Allied Blenders & Distillers (ABD) will sell up to 12 per cent stake to PE firms TPG and Carlyle Capital for about $250 million, as per a PTI report citing its vice chairman and chief executive Deepak Roy.
“We have signed two term sheets with Carlyle and TPG already. We are looking at raising $200-275 million in part equity and debt and are ready to divest up to 10-12 per cent to them,” Roy told the news agency.
ABD will use the funding for both organic and inorganic expansion and is in talks to buy Tilaknagar Industries but the deal is struck on the valuations.
The proposed acquisition of Tilaknagar Industries will give ABD a strong foothold in the brandy market and, consequently, good presence in the southern part of the country, as that region is the biggest market for brandy in India.
The company has lined up Rs 450-500 crore capex this fiscal, which will be used to acquisition and bottling capacity expansion.

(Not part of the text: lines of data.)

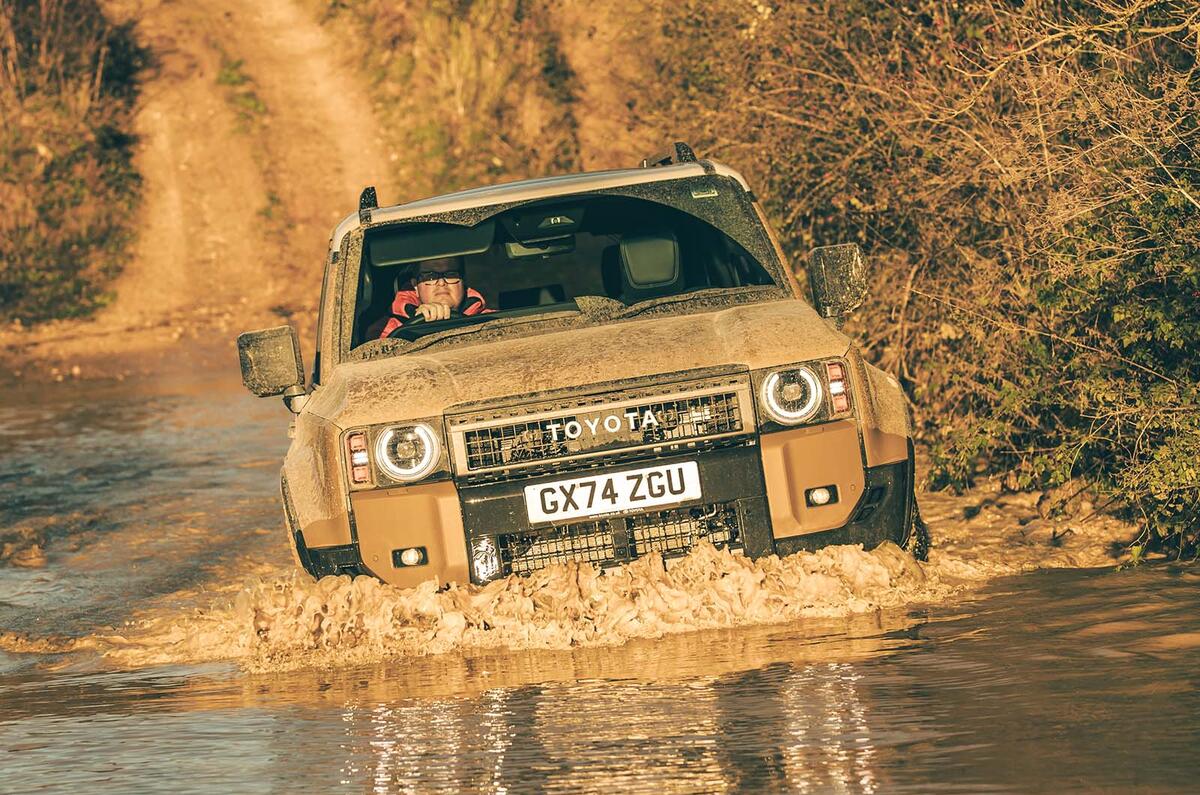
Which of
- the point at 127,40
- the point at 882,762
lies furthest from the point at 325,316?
the point at 127,40

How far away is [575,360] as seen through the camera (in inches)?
264

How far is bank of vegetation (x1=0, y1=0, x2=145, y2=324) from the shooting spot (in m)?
22.5

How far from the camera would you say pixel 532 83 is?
86.2ft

One of the key spirits company in the country, ABD’s flagship brand, Officer’s Choice, is currently one of the largest selling whisky brand in the world. It also has grain vodka under Class 21, Jolly Roger rum, Officer’s Choice Blue and Lord & Master brandy among other brands.
Last year in May, ABD had acquired West Bengal-based Wales Distilleries for an undisclosed amount.
In FY14, ABD has achieved sales of 25 million cases, up 24 per cent growth over the previous fiscal year. The company has been recording a CAGR of 20 per cent over the past five years.